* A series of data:

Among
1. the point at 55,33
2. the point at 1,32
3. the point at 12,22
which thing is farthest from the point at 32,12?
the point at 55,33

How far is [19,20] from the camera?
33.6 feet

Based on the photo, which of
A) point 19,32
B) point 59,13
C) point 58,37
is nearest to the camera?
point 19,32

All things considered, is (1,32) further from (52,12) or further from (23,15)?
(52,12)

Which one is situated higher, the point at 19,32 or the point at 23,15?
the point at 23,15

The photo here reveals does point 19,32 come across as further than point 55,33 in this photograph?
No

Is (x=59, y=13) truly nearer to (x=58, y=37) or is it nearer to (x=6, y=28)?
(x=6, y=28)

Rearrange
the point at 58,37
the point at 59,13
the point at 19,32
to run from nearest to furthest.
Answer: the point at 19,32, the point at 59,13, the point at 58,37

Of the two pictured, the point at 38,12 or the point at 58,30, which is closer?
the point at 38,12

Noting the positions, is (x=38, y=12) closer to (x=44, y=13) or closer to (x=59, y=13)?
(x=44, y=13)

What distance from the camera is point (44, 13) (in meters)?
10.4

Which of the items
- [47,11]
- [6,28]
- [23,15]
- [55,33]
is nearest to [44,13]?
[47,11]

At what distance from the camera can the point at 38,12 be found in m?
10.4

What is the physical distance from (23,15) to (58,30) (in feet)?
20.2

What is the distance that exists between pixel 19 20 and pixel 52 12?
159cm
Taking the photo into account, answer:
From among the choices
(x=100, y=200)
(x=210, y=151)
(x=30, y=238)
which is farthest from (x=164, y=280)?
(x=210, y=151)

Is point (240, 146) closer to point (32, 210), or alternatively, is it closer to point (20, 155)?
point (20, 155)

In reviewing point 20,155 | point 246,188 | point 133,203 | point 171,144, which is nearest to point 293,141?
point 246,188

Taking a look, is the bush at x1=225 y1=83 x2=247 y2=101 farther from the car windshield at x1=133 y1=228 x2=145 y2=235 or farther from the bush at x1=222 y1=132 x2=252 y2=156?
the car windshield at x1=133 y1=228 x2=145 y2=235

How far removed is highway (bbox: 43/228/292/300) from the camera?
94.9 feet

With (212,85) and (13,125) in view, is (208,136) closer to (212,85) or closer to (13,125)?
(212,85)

* Short exercise: Reproduce all of the data above, word for word and line for line.

* Task solution:
Among
1. the point at 55,33
2. the point at 1,32
3. the point at 12,22
which thing is farthest from the point at 32,12?
the point at 55,33

How far is [19,20] from the camera?
33.6 feet

Based on the photo, which of
A) point 19,32
B) point 59,13
C) point 58,37
is nearest to the camera?
point 19,32

All things considered, is (1,32) further from (52,12) or further from (23,15)?
(52,12)

Which one is situated higher, the point at 19,32 or the point at 23,15?
the point at 23,15

The photo here reveals does point 19,32 come across as further than point 55,33 in this photograph?
No

Is (x=59, y=13) truly nearer to (x=58, y=37) or is it nearer to (x=6, y=28)?
(x=6, y=28)

Rearrange
the point at 58,37
the point at 59,13
the point at 19,32
to run from nearest to furthest.
Answer: the point at 19,32, the point at 59,13, the point at 58,37

Of the two pictured, the point at 38,12 or the point at 58,30, which is closer?
the point at 38,12

Noting the positions, is (x=38, y=12) closer to (x=44, y=13) or closer to (x=59, y=13)?
(x=44, y=13)

What distance from the camera is point (44, 13) (in meters)?
10.4

Which of the items
- [47,11]
- [6,28]
- [23,15]
- [55,33]
is nearest to [44,13]?
[47,11]

At what distance from the camera can the point at 38,12 be found in m?
10.4

What is the physical distance from (23,15) to (58,30) (in feet)?
20.2

What is the distance that exists between pixel 19 20 and pixel 52 12?
159cm
Taking the photo into account, answer:
From among the choices
(x=100, y=200)
(x=210, y=151)
(x=30, y=238)
which is farthest from (x=164, y=280)?
(x=210, y=151)

Is point (240, 146) closer to point (32, 210), or alternatively, is it closer to point (20, 155)?
point (20, 155)

In reviewing point 20,155 | point 246,188 | point 133,203 | point 171,144, which is nearest to point 293,141?
point 246,188

Taking a look, is the bush at x1=225 y1=83 x2=247 y2=101 farther from the car windshield at x1=133 y1=228 x2=145 y2=235 or farther from the bush at x1=222 y1=132 x2=252 y2=156?
the car windshield at x1=133 y1=228 x2=145 y2=235

How far removed is highway (bbox: 43/228/292/300) from the camera?
94.9 feet

With (212,85) and (13,125) in view, is (208,136) closer to (212,85) or closer to (13,125)?
(212,85)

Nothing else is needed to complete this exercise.